Within the field of solid-state color imagers, the production of a highly sensitive, high resolution, inexpensive imager is a well-recognized goal. In pursuit of this goal, a number of types of solid-state color imagers have been produced.
In one such imager, panchromatic image sensing elements in an array are selectively sensitized to color by means of an integral array of color filters disposed over the array of image sensing elements. Highly efficient configurations for such filter arrays that maximize the amount of usable image information, based on human visual acuity for color detail, have been described for example in U.S. Pat. No. 3,971,065 issued July 20, 1976 to Bayer, and U.S. Pat. No. 4,047,203 issued Sept. 6, 1977 to Dillon. However, the resolution capability inherent within such arrays is limited by the number of image sensing elements that can be placed on the array and are further limited in that only a portion of the elements in the array contribute to the resolution of fine detail. In addition, photosensitivity is limited in that only a portion of the array itself can be used as a photosensing area because the elements for each color are located at the same level as the other function of the device. Consequently, the special resolution of such integral filter color image sensing arrays, while optimized for the particular design, will not be as high as a monochrome image sensing array of the same number of elements. Furthermore, due to the shapes and patterns of filters utilized, and undesirable interference pattern referred to as moire occurs.
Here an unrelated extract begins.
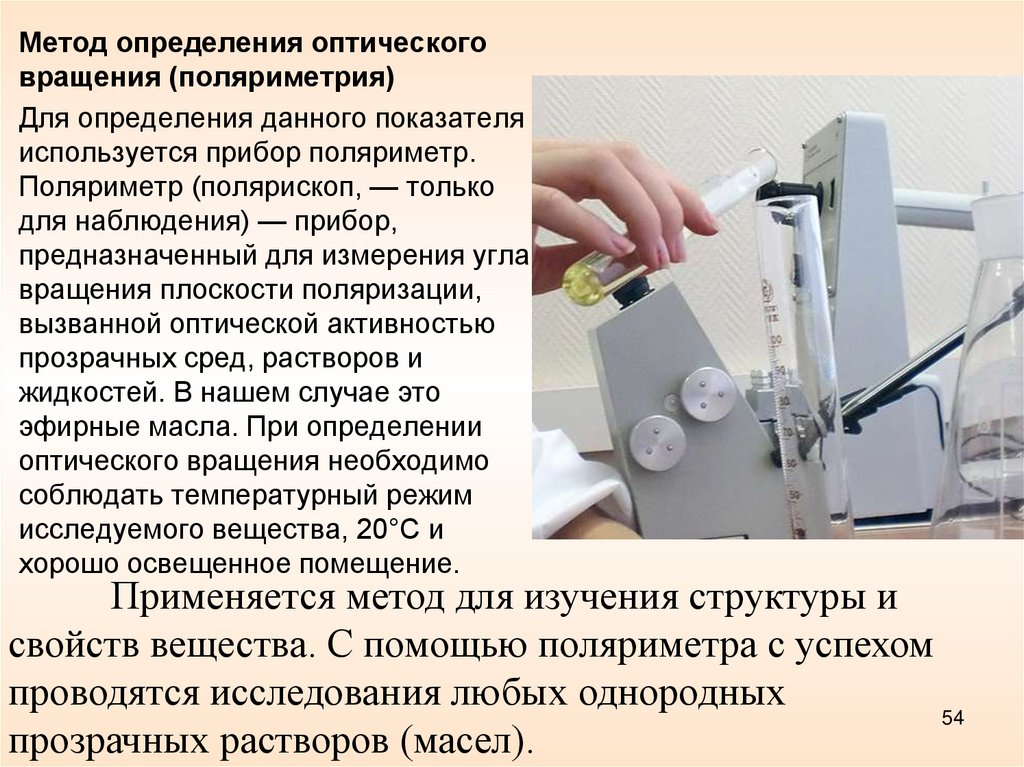 Метод определения оптического вращения (поляриметрия)

Для определения данного показателя используется прибор поляриметр. Поляриметр (полярископ, — только для наблюдения) — прибор, предназначенный для измерения угла вращения плоскости поляризации, вызванной оптической активностью прозрачных сред, растворов и жидкостей. В нашем случае это эфирные масла. При определении оптического вращения необходимо соблюдать температурный режим исследуемого вещества, 20°С и хорошо освещенное помещение.

Применяется метод для изучения структуры и свойств вещества. С помощью поляриметра с успехом проводятся исследования любых однородных прозрачных растворов (масел).

54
Moire is the spurious pattern which occurs in the reproduced picture resulting from interference beats between two sets of periodic structures in the image. Moires are produced, for example, by interference between the regular patterns in the original subject and the target grid in an image orthicon, between patterns in the subject and the line pattern and the pattern of phosphor dots of a three-color kinescope, and between any of the patterns and the pattern produced by the carrier color signal.
In order to increase sensitivity of the device, another structure has been proposed within U.K. Pat. No. 2,029,842 and Japanese Patent Application Laid Open (OPI) Nos. 55-39404; 55-27772; 55-2773; and 51-95720. The construction disclosed within these publications utilizes a photosensor superimposed on top of the information transfer device or MOS switching device. Due to the larger sensing area than is present with conventional imaging devices, where the photosensor is located on the same level as the information transfer device, the structure has significantly higher sensitivity. Due to the increased sensitivity obtained by utilizing a separate photosensor layer, this concept is utilized within the imager of the present invention. However, such structures utilize conventional filter shapes and patterns which result in moire interference as described above.
In an attempt to eliminate the moire interference problem as described above, a construction utilizing an offset arrangement of photosensing cells has been disclosed within Japanese Patent Application No. 50-128919. Another attempt to eliminate the moire pattern involves the production of an imager utilizing a one-dimensional offset pattern of the color filter array as disclosed within Japanese Patent Application No. 53-75728. Although the use of these offset patterns has some effect with respect to eliminating the moire interference, the interference is eliminated in only one dimension, i.e. in the vertical or horizontal dimension depending upon the manner in which the pattern is offset. Neither of the patterns is capable of eliminating the moire interference in both the vertical and horizontal dimensions.